The Department, through the National Institute for Health Research and the Policy Research Programme has invested significantly in mental health research and will continue to support high-quality research on suicide, suicide prevention and self-harm.

The Suicide Prevention Strategy, Preventing suicide in England: A cross-government outcomes strategy to save lives is backed by £1.5 million funding, through the Policy Research Programme, which is supporting six projects to help us better understand key aspects of suicide and self-harm, including looking at self-harm in young people and the role of the internet and social media.

The new e-portal – MindEd – launched in March 2014 includes content on self-harm, suicide and risk in children and young people.

Notes

1Finished admission episodes. A finished admission episode (FAE) is the first period of inpatient care under one consultant within one healthcare provider. FAEs are counted against the year in which the admission episode finishes. Admissions do not represent the number of inpatients, as a person may have more than one admission within the year.

2Cause Code. A supplementary code that indicates the nature of any external cause of injury, poisoning or other adverse effects. Only the first external cause code which is coded within the episode is counted in HES. The cause codes used to identify episodes of self harm were:

A supplementary code that indicates the nature of any external cause of injury, poisoning or other adverse effects. Only the first external cause code which is coded within the episode is counted in HES.
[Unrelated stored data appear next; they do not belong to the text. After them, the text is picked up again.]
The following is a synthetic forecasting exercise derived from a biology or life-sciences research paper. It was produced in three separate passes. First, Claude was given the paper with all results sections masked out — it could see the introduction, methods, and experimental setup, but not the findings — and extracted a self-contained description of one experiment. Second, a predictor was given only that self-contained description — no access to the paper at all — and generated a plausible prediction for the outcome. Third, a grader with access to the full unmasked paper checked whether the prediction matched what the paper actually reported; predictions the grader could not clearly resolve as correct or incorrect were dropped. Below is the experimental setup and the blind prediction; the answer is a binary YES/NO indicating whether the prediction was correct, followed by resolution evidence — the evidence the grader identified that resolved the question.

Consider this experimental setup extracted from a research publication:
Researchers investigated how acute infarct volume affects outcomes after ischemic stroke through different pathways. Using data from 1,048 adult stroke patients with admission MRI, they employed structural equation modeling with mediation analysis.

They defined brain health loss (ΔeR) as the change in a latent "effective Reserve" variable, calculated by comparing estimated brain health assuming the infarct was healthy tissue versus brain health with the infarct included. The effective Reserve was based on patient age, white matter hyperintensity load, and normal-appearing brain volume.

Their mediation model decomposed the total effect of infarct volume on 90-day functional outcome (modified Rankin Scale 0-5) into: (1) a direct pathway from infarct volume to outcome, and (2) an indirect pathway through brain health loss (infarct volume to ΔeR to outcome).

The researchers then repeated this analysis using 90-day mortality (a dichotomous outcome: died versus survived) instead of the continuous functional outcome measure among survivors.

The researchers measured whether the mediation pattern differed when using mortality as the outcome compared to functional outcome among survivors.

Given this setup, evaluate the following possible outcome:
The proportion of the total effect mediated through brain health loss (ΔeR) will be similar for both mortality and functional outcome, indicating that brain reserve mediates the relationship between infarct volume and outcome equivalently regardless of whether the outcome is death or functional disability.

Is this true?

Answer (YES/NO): NO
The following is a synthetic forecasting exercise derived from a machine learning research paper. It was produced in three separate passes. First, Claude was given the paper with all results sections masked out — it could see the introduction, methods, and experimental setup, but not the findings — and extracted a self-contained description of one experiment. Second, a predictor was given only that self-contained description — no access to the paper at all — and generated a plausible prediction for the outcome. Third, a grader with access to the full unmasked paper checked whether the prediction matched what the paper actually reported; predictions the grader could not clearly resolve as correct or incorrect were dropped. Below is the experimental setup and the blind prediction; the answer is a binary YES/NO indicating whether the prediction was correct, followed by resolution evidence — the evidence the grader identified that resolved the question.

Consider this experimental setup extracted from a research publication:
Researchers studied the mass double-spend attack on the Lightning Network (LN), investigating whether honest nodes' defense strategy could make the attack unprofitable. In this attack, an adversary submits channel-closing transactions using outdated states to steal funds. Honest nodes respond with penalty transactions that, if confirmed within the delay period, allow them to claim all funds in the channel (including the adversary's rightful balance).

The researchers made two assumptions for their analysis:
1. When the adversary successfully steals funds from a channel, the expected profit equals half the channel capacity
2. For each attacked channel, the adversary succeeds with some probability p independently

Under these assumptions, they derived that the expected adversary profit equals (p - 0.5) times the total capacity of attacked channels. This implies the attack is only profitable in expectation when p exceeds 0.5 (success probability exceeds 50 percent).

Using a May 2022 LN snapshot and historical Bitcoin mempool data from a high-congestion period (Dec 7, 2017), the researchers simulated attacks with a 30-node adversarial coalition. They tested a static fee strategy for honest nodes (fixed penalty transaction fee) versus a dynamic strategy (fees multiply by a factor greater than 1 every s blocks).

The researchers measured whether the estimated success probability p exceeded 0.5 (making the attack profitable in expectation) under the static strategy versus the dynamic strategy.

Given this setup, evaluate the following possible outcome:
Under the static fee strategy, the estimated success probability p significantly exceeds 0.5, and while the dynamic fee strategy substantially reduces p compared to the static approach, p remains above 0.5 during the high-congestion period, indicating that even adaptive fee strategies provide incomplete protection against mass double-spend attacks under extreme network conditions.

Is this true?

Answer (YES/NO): YES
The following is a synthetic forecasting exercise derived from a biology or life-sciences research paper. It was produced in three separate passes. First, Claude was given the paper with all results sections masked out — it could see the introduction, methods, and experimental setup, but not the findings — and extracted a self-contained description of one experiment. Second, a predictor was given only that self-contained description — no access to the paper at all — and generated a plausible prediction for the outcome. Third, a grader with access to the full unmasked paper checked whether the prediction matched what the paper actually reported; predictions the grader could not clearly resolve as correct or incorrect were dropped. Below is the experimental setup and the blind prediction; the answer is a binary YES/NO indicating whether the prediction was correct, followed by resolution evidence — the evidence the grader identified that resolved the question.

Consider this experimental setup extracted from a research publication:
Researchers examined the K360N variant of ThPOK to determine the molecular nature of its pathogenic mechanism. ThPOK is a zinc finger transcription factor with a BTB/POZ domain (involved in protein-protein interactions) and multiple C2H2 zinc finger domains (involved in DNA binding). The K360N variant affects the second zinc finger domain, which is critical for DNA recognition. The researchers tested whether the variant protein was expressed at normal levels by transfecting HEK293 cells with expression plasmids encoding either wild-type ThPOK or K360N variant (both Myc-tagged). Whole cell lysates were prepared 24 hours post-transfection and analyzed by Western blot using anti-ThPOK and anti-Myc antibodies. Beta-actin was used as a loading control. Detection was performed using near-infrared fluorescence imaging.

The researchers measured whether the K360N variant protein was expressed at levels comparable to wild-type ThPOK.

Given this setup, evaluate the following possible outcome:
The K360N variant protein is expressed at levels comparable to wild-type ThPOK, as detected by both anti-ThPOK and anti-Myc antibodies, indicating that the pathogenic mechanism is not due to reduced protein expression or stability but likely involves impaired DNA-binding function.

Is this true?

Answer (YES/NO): YES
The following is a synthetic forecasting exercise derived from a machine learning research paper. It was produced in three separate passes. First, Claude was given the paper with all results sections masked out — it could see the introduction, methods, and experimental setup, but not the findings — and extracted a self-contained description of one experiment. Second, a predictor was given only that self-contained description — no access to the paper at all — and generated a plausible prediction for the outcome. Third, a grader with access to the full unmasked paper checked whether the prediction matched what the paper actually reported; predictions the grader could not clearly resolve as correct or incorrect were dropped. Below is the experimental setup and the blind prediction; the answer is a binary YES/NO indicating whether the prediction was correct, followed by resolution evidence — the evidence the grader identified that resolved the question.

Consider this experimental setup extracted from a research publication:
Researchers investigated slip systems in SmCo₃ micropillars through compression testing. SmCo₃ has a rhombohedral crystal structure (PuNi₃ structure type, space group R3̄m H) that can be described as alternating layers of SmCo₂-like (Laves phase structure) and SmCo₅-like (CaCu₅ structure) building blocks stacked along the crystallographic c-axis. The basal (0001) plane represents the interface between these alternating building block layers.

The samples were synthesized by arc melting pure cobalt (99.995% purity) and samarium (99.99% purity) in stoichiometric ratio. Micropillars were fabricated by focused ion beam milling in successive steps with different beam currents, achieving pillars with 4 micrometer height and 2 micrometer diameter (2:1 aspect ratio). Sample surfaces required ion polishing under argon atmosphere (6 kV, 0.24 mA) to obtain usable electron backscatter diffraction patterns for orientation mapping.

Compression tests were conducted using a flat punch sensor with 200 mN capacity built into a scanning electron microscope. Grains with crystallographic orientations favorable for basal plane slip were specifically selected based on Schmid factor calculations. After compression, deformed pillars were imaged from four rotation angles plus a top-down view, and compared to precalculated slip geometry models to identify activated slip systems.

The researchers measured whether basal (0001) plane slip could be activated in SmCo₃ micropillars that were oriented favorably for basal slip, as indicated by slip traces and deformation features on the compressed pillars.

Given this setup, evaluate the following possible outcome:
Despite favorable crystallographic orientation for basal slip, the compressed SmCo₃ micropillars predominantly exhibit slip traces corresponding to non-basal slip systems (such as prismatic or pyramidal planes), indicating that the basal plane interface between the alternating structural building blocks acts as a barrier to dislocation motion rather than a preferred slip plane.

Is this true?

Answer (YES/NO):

The cause codes used to identify episodes of self harm were:

X60 – Intentional self-poisoning by and exposure to nonopioid analgesics, antipryretics and antirheumatics

X61 – Intentional self-poisoning by and exposure to antiepileptic, sedative-hypnotic, antiparkinsom and psychotropic drugs, note elsewhere classified

X62 – Intentional self-poisoning by and exposure to narcotics and psychodysleptics [hallucinogens], not elsewhere classified

X63 – Intentional self-poisoning by and exposure to other drugs acting on the automatic nervous system

X64 – Intentional self-poisoning by and exposure to other and unspecified drugs, medicaments and biological substances

X65 - Intentional self-poisoning by and exposure to alcohol

X66 - Intentional self-poisoning by and exposure to organic solvents and halogenated hydrocarbons and their vapours

X67 - Intentional self-poisoning by and exposure to other gases and vapours

X68 - Intentional self-poisoning by and exposure to pesticides

X69 - Intentional self-poisoning by and exposure to other and unspecified chemicals and noxious substances

X70 – Intentional self-harm by hanging, strangulation and suffocation

X71 - Intentional self-harm by drowning and submersion

X72 - Intentional self-harm by handgun discharge

X73 - Intentional self-harm by rifle, shotgun and larger firearm discharge

X74 - Intentional self-harm by other and unspecified firearm discharge

X75 - Intentional self-harm by explosive material

X76 - Intentional self-harm by smoke, fire and flames

X77 - Intentional self-harm by steam, hot vapours and hot objects

X78 - Intentional self-harm by sharp object

X79 - Intentional self-harm by blunt object

X80 - Intentional self-harm by jumping from a high place

X81 - Intentional self-harm by jumping or lying before moving object

X82 - Intentional self-harm by crashing of motor vehicle

X83 - Intentional self-harm by other specified means

X84 - Intentional self-harm by unspecified means

3Assessing growth through time (Admitted patient care).

HES figures are available from 1989-1990 onwards. Changes to the figures over time need to be interpreted in the context of improvements in data quality and coverage (particularly in earlier years), improvements in coverage of independent sector activity (particularly from 2006-07) and changes to NHS practice). For example, apparent reductions in activity may be due to a number of procedures which may now be undertaken in out-patient settings and so no longer include in admitted HES patient data. Conversely, apparent increases in activity may be due to improved recording of diagnosis or procedure information. Note that Hospital Episode Statistics (HES) include activity ending in the year in question and run from April to March, eg 2012-13 includes activity between 1 April 2012 and 31 March 2013.